In retrospect, I could have sped up the learning process by slowing down my life between those college days and where I am now. That may seem counter-intuitive but I now know it to be true. Since I’ve allocated only half my day to my craft and more and more to my home and hobbies, my career has started moving much faster. Your craft is important but progress is made when your personal life is in order. When you are healthy and balanced the relationships you form last longer and are deeper and propel you forward faster. Likewise you have more energy to give to what you’re doing. And you’re more receptive to growth and evolution in your craft because you value your time doing it more. When I was in my 20s, sleepless weeks and grinding on comedy 24/7 was a usual thing to do. I’ve grown forgiving of this chapter now. But if I’d gotten my house in order sooner, perhaps I’d have had a more solid base to make sure some of my projects led to more.

As always, we appreciate you sharing your insights and we’ve got a few more questions for you, but before we get to all of that can you take a minute to introduce yourself and give our readers some of your back background and context?
I’ve been writing and performing comedy for a while now. My work ranges from prose to big goofy sketches on TV and is all readily googlable. The SEO on a name like “Ike Flitcraft” is charmingly and effortlessly useful. The skills I’ve sharpened along the journey creating all those things are now applicable to any other gig. I may be the face of many of those pieces, but I was also often the producer and architect following the project all the way to conception to the last coat of color in the edit and contributing even the score along the way.
I’m a writer/producer/actor/composer/editor/improvisor/musician/builder whose clients range from crypto firms looking for funny copy or music to televised sketch shows looking for someone to act and produce and even high school students in search of mentoring/tutoring as they start their own creative journeys. I may seem all over the place but the reality is I’ve spent many years developing each of these skills individually and at this point they’re so complimentary I wouldn’t be able to separate them if I wanted. When you hire me, you’re hiring an “Ike” and all the things that come with that. I’m here to service the project and what you need and I’m not going to limit us from utilizing skills that would be useful.
Likewise regardless of whether my client is a brand looking for voice over work or a director looking for a pitch deck, I approach them the same way. I do not see boundaries between “business/commercial” clients and “creative” collaborations with other writers or directors or actors. I ask myself and my collaborator what the project needs. Then I ask myself:
1. How I can supply what this needs in a way that truly no one else could.
2. What hasn’t anyone done it that way before?
If the answer to number 2 is a resource I have or can create, it means the strategy is a go. We want to find that barrier to entry. It’s just a keep out sign for basic people. If someone else could offer you what I’m about to do for you, use someone else. I offer unique solutions and creative approaches to whatever challenge a client lays out. I believe a varied skill set is necessary to do this. It’s what I have that others don’t. It’s the resource that makes the barrier to entry a light suggestion to me. You can hire a slightly better composer than me, sure. But they probably won’t have written 8 features themselves and understand what it’s like to write the sort of feature they’re scoring. They might not have 5 years of experience as a post producer reminding them the timing of delivery and dropping this score into the edit WILL affect the cut itself. You can hire a slightly better copywriter than me, sure. but they won’t have performed over 1000 sketch and improv shows and have the skills and muscles as a comedian to keep your customers engaged and laughing.

- [GIVEN EXERCISE 1] According to the interview, why did the speaker's career start moving faster after they gave only half the day to their craft?
The interview and the records have nothing to do with each other.

- [EXTRACTED ENTRIES]
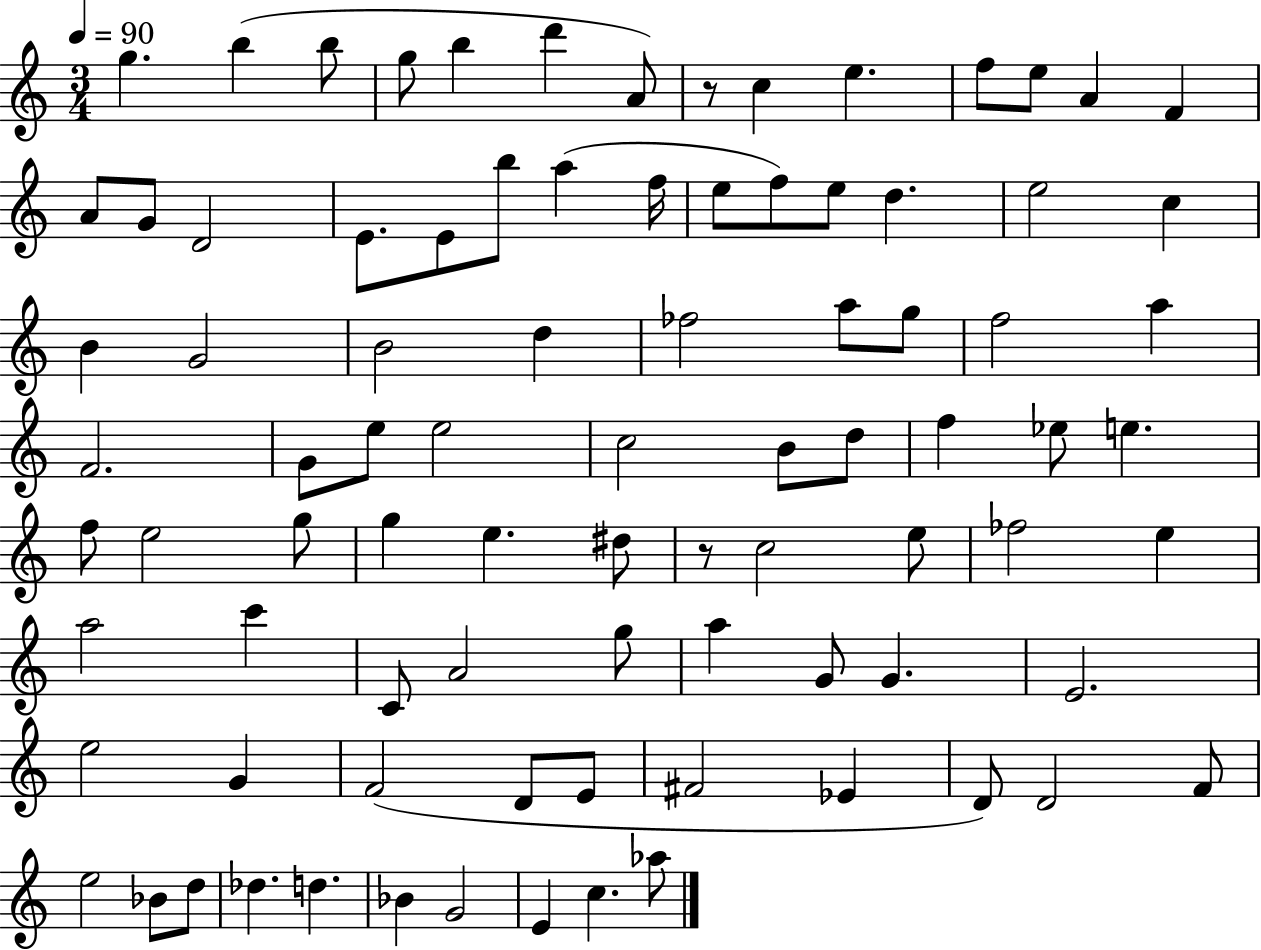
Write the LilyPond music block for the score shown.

{
  \clef treble
  \numericTimeSignature
  \time 3/4
  \key c \major
  \tempo 4 = 90
  \repeat volta 2 { g''4. b''4( b''8 | g''8 b''4 d'''4 a'8) | r8 c''4 e''4. | f''8 e''8 a'4 f'4 | \break a'8 g'8 d'2 | e'8. e'8 b''8 a''4( f''16 | e''8 f''8) e''8 d''4. | e''2 c''4 | \break b'4 g'2 | b'2 d''4 | fes''2 a''8 g''8 | f''2 a''4 | \break f'2. | g'8 e''8 e''2 | c''2 b'8 d''8 | f''4 ees''8 e''4. | \break f''8 e''2 g''8 | g''4 e''4. dis''8 | r8 c''2 e''8 | fes''2 e''4 | \break a''2 c'''4 | c'8 a'2 g''8 | a''4 g'8 g'4. | e'2. | \break e''2 g'4 | f'2( d'8 e'8 | fis'2 ees'4 | d'8) d'2 f'8 | \break e''2 bes'8 d''8 | des''4. d''4. | bes'4 g'2 | e'4 c''4. aes''8 | \break } \bar "|."
}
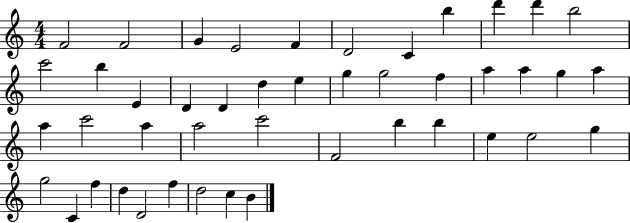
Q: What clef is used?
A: treble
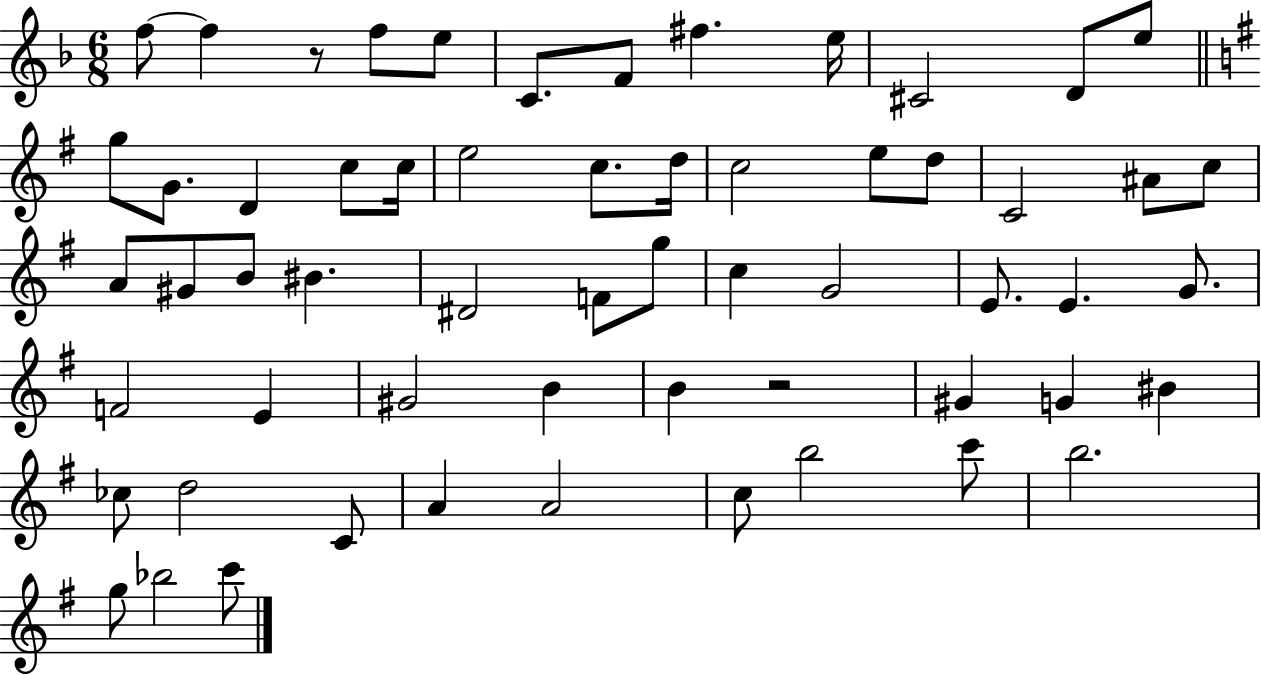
F5/e F5/q R/e F5/e E5/e C4/e. F4/e F#5/q. E5/s C#4/h D4/e E5/e G5/e G4/e. D4/q C5/e C5/s E5/h C5/e. D5/s C5/h E5/e D5/e C4/h A#4/e C5/e A4/e G#4/e B4/e BIS4/q. D#4/h F4/e G5/e C5/q G4/h E4/e. E4/q. G4/e. F4/h E4/q G#4/h B4/q B4/q R/h G#4/q G4/q BIS4/q CES5/e D5/h C4/e A4/q A4/h C5/e B5/h C6/e B5/h. G5/e Bb5/h C6/e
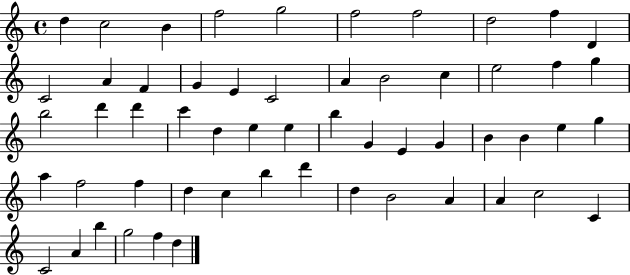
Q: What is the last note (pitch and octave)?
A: D5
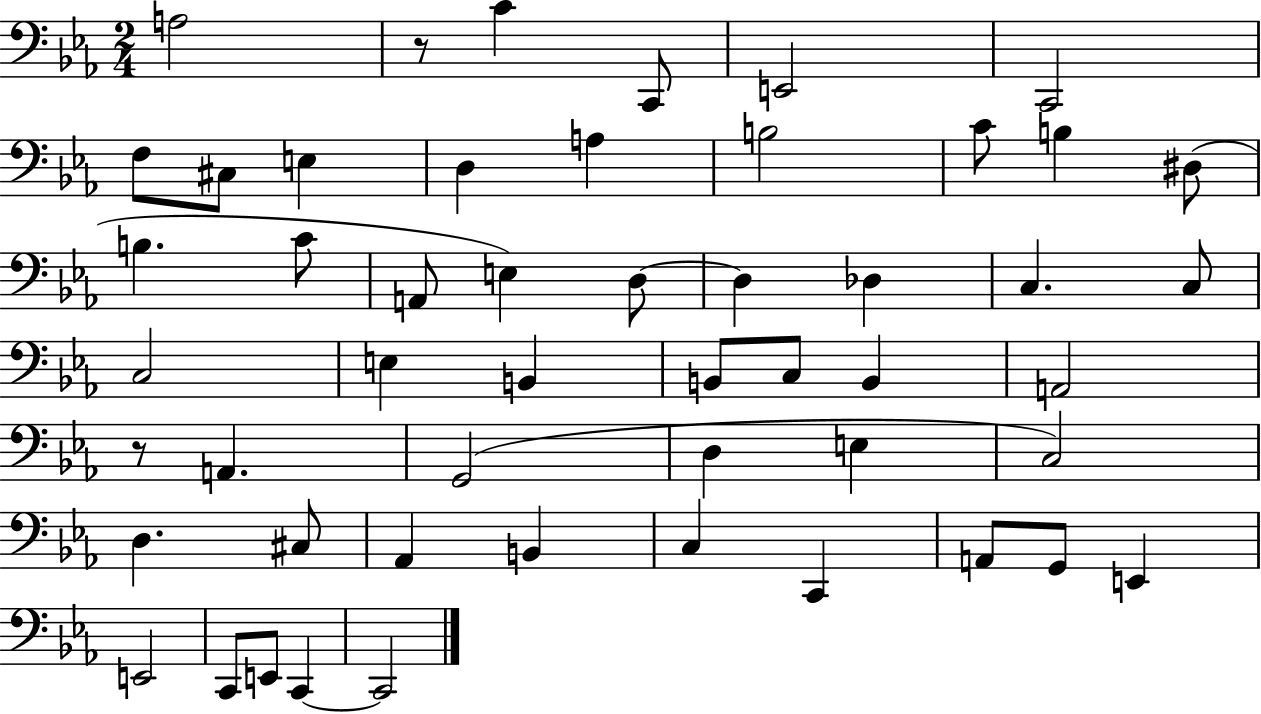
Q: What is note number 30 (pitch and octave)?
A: A2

- [GIVEN EXERCISE 2] Convert the part of the records that runs from the line containing "Q: What is the last note (pitch and octave)?" through the end of the records into a numbered list, skipping blank lines and leaving out the pictures.

- [RIGHT ANSWER 1] Being healthy and balanced makes the relationships a person forms last longer, run deeper, and propel them forward faster. It also leaves more energy for the work. It makes a person more receptive to growth in their craft because they value their time doing it more.

- [RIGHT ANSWER 2]
1. Q: What is the last note (pitch and octave)?
2. A: D5
3. Q: What is note number 30 (pitch and octave)?
4. A: A2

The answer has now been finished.